**Aim A**
In the part of the rows that opens with the line containing "What is the measurement" and closes at the end of the rows, swap "dark navy jacket" for "dark blue jacket" and give back only those lines, with everything else unchanged.

**Excerpted passage**

++++++++++++++++++++

/ Commercial Litigation and Disputes Articles / Bribery & Shareholder Loss: Can Shareholders Seek Recourse?
Author: Nicola Sharp
8 June 2023
2 min read
Nicola Sharp of Rahman Ravelli outlines the challenges facing Petrofac shareholders seeking compensation for losses.
On 11 May 2023, shareholders of Petrofac filed, through their lawyers, a securities claim against the company, seeking compensation for a fall in the price of their shares.
The claim is the result of a series of events following the discovery of corporate wrongdoing that has seen Petrofac’s share price fall since 2017.
In May 2017, the Serious Fraud Office announced that it was investigating Petrofac regarding suspicions of bribery, corruption and money laundering. In February 2019, a senior employee of a Petrofac subsidiary pleaded guilty to 11 counts of bribery. In October 2021, Petrofac pleaded guilty to paying approximately £32 million in bribes to officials in order to win contracts in the Middle East worth around £2.6 billion.
Collective forms of litigation, such as this claim, are rare in the UK. This is partly because claimants have to opt-in to the group litigation - which relies on prospective claimants coming forward – as they are not automatically included by virtue of being part of a class; such as a class of shareholders.
In recent years, however, there has been a growing number of group actions. The VW emissions action and the claim brought against Tesco over accounting errors are two of the more high-profile examples.
With more litigation funders being willing to take these claims, such a course of action is becoming an increasingly attractive option.
In ordinary circumstances, shareholders cannot claim for a drop in their share price. It is a known risk with investments that share prices can and will fluctuate. Shareholders cannot claim for “reflective loss” where their losses merely reflect the loss suffered by the company (Prudential Assurance v Newman Industries (No. 2) [1982] 1 Ch 204)
However, there is a mechanism for these so-called “stock-drop” claims, where there has been a level of cover-up (whether intended or not) on the part of the company. The action against Petrofac will be brought as a claim under section 90 Financial Services and Markets Act 2000, which allows compensation to shareholders in relation to statements made in a company’s listing particulars or prospectus. Compensation is payable if the person who acquired securities suffered loss as a result of “any untrue or misleading statement in the particulars” or “omission from the particulars of a matter required to be included.”

++++++++++++++++++++

**Entries supplied**
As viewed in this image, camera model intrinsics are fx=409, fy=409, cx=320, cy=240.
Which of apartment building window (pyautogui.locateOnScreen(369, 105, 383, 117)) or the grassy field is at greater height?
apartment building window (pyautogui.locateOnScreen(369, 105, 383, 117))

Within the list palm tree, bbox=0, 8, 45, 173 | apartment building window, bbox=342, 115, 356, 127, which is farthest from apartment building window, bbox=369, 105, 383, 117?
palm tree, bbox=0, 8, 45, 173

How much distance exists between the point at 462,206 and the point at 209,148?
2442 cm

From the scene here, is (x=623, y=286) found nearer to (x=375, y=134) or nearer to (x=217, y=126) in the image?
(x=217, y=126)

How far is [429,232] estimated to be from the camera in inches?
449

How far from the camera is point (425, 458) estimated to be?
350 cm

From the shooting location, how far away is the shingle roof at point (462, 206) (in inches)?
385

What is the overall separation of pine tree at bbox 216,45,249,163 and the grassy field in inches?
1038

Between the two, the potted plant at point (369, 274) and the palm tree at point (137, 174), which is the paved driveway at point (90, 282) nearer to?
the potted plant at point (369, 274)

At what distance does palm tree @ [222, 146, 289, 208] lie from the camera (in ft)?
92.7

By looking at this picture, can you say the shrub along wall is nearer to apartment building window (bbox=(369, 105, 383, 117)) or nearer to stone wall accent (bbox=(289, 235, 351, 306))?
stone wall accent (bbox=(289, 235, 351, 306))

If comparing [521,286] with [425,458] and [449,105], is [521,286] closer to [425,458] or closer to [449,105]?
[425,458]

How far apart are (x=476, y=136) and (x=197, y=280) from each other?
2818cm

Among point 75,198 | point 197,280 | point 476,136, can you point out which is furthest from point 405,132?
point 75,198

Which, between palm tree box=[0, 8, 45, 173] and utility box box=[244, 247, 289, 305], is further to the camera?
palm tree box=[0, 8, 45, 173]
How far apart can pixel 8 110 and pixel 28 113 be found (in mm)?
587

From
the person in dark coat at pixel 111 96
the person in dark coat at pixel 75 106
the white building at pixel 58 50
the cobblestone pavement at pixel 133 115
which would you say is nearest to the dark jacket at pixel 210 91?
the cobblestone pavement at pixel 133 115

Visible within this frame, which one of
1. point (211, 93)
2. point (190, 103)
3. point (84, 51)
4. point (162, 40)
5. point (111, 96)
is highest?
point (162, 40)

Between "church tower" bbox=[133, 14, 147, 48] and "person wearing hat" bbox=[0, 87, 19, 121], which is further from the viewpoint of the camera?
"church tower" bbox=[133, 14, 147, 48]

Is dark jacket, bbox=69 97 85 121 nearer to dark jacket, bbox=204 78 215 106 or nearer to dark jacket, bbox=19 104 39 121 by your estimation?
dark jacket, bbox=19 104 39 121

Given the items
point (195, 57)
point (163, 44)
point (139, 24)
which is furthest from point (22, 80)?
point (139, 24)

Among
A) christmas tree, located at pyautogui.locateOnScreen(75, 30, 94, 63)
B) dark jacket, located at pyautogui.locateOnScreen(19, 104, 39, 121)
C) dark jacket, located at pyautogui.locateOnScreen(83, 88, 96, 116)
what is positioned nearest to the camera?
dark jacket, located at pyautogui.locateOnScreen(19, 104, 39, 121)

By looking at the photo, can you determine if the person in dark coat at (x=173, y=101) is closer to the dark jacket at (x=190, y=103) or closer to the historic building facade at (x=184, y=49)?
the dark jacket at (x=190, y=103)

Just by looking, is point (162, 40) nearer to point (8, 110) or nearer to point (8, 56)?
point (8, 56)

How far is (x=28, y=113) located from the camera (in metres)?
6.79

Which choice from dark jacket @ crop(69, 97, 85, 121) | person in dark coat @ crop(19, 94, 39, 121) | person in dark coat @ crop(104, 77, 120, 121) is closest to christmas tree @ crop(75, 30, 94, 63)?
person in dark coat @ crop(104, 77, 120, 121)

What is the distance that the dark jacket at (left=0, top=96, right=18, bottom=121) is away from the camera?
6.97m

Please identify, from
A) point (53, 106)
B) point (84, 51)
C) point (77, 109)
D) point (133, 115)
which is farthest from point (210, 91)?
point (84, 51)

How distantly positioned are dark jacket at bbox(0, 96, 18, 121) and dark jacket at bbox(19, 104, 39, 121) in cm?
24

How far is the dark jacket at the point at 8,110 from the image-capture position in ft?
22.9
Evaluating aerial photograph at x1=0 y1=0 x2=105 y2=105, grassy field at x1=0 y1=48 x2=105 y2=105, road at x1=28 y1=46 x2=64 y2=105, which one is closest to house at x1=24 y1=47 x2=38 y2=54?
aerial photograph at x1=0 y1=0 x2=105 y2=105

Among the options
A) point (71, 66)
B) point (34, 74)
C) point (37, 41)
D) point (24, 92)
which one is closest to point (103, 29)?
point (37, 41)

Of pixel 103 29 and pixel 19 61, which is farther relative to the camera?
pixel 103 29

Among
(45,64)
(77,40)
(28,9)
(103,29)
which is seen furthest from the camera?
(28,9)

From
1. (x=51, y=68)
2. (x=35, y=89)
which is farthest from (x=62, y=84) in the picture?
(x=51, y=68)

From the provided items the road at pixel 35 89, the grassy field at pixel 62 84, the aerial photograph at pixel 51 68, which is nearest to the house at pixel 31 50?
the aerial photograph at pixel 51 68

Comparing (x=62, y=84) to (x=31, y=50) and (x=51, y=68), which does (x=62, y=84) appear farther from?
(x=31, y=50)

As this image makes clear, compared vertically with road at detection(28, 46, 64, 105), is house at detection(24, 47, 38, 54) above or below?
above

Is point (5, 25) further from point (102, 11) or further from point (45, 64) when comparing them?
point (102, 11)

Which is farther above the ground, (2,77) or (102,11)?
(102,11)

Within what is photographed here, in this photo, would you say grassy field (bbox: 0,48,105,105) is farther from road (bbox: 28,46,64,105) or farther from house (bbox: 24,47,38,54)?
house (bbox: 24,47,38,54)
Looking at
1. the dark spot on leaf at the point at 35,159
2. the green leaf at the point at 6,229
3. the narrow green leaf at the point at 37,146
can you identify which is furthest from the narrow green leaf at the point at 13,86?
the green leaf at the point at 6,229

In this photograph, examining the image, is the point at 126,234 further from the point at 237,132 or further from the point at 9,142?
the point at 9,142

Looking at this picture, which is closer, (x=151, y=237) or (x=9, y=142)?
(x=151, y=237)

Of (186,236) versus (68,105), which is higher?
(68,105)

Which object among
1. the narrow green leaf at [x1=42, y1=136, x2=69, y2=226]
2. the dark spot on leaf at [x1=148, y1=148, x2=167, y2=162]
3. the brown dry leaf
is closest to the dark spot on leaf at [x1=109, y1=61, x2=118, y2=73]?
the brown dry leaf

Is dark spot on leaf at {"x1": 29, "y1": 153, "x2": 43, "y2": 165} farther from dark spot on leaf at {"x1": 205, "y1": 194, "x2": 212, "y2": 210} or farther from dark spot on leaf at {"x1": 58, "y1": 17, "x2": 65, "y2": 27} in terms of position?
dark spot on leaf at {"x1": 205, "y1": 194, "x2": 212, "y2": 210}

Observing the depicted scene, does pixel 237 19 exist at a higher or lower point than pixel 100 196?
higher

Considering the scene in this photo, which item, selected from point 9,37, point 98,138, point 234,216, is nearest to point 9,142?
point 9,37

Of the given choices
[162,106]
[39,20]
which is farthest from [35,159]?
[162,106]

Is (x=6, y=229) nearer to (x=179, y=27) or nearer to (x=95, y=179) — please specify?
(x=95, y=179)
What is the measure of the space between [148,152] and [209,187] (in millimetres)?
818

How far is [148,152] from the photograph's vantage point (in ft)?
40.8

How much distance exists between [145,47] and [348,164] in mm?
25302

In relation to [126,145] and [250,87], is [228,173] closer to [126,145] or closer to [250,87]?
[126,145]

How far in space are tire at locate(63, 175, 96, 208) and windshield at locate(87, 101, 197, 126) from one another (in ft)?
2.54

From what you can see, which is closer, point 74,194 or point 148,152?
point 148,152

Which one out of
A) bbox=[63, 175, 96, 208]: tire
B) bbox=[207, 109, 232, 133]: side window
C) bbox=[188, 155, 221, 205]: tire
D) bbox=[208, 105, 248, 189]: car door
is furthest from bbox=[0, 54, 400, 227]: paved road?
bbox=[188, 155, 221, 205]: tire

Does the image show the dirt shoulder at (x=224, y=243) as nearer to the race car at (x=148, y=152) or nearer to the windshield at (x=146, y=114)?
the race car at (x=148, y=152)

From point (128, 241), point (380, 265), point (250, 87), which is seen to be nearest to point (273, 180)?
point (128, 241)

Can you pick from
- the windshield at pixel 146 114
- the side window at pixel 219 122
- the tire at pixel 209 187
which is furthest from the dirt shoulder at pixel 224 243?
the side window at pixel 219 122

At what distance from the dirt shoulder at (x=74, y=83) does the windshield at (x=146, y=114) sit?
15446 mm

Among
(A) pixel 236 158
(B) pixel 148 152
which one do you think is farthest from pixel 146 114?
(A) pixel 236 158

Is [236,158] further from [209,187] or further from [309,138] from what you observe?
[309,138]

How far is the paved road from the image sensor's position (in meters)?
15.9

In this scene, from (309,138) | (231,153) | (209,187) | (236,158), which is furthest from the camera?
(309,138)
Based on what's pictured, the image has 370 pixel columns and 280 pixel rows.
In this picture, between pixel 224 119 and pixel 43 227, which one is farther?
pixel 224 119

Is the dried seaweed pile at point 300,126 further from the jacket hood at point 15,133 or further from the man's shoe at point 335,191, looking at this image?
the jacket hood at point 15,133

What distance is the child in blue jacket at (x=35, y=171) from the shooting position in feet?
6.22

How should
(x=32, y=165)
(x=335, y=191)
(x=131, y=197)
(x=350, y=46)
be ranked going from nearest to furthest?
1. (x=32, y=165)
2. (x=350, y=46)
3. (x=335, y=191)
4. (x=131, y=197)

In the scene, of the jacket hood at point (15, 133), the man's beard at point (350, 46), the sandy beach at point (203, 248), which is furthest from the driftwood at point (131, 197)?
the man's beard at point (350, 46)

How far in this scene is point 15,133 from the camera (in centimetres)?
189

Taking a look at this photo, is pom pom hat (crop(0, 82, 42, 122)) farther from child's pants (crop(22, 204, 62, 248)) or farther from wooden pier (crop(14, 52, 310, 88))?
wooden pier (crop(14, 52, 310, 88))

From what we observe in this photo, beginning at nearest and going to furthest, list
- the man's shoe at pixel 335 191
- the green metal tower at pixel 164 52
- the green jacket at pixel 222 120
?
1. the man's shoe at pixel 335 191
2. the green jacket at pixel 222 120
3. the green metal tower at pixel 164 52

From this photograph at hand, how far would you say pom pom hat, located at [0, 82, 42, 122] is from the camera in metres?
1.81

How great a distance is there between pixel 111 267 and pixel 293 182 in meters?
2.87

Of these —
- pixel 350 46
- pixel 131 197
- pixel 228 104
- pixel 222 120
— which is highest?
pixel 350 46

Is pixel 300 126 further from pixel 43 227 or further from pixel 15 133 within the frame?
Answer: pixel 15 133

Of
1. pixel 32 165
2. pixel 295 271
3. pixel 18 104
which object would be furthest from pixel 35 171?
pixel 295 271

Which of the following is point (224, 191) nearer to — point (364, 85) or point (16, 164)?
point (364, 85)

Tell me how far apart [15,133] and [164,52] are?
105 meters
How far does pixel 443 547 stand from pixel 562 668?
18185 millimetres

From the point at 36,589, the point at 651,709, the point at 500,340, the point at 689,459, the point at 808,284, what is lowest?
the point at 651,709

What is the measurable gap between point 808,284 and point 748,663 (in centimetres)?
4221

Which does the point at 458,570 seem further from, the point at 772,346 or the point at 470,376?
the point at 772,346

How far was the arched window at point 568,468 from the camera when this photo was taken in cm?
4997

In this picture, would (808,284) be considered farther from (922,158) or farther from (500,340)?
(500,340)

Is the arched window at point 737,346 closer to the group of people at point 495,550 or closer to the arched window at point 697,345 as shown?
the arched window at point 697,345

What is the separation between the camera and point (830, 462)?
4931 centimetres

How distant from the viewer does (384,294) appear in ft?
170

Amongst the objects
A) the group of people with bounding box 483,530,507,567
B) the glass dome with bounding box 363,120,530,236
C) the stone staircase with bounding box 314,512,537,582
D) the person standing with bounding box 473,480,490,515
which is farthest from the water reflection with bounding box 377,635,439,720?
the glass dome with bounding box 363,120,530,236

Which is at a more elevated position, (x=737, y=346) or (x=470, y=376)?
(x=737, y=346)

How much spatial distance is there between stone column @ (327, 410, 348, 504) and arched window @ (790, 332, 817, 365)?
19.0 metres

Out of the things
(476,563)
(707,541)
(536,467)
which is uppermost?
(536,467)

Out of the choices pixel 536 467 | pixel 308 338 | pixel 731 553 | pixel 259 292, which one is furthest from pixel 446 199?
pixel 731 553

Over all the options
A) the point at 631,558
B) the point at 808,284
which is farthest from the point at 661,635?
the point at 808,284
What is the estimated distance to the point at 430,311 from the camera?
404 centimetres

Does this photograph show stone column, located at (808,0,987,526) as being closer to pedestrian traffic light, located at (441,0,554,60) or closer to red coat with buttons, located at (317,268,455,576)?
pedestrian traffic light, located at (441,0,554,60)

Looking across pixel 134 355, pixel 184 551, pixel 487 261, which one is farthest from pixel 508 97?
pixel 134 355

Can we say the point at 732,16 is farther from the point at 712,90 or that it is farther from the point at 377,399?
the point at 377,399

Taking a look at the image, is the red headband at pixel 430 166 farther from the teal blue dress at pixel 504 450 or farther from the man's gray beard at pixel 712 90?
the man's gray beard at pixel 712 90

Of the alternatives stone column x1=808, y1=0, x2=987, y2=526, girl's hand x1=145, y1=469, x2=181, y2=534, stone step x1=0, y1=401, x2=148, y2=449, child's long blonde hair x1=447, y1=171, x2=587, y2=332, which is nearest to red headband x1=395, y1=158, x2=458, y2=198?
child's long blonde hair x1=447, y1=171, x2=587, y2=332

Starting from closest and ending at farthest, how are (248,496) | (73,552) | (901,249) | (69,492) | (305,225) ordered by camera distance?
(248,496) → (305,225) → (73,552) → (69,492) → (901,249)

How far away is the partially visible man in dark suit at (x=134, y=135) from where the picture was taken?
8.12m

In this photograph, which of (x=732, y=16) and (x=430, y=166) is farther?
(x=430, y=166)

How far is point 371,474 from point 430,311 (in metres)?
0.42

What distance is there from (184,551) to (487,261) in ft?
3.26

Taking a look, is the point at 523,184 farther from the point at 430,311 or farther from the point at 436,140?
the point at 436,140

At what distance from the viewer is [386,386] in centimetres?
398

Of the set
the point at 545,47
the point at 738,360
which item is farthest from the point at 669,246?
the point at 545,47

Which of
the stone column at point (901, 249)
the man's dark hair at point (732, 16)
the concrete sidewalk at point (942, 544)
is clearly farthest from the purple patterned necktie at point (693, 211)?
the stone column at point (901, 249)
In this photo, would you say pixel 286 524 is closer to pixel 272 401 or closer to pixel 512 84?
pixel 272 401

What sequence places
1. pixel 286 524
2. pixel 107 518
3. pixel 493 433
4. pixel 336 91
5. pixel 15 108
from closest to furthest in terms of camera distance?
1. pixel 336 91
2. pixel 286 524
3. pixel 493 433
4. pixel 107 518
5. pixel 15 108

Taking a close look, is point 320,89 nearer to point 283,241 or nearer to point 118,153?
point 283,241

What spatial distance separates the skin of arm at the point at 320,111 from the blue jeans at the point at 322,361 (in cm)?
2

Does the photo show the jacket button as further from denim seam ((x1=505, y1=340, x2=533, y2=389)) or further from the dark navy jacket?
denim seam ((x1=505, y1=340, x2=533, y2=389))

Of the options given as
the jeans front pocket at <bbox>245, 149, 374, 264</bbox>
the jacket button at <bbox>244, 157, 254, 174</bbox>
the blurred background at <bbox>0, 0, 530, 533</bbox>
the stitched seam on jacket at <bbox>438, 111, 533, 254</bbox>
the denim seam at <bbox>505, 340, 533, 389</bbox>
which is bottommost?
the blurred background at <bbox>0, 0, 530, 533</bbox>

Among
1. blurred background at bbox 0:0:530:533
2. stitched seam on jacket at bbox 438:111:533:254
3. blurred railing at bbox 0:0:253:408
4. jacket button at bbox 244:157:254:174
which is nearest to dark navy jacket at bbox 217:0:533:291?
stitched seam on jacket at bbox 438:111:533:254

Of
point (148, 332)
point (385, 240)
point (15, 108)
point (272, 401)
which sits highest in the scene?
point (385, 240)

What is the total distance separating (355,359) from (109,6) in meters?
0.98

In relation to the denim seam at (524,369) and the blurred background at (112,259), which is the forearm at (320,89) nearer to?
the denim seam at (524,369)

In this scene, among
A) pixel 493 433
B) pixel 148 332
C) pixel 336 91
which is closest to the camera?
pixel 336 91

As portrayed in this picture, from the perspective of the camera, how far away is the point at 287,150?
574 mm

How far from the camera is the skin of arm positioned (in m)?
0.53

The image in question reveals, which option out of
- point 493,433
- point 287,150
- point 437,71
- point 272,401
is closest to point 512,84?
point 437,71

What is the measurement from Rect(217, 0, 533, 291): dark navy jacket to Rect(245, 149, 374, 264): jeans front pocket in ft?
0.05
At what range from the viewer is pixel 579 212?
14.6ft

++++++++++++++++++++

**Aim B**
Summarize the article on the Petrofac shareholder claim in two sentences.

**Output A**
What is the measurement from Rect(217, 0, 533, 291): dark blue jacket to Rect(245, 149, 374, 264): jeans front pocket in ft?
0.05
At what range from the viewer is pixel 579 212?
14.6ft

**Output B**
On 11 May 2023, Petrofac shareholders filed a securities claim seeking compensation for a fall in their share price, which followed a Serious Fraud Office investigation and the company's 2021 guilty plea to paying about £32 million in bribes. Although shareholders ordinarily cannot claim for a drop in share price, this claim will be brought under section 90 of the Financial Services and Markets Act 2000, which allows compensation for untrue or misleading statements or omissions in a company's listing particulars or prospectus.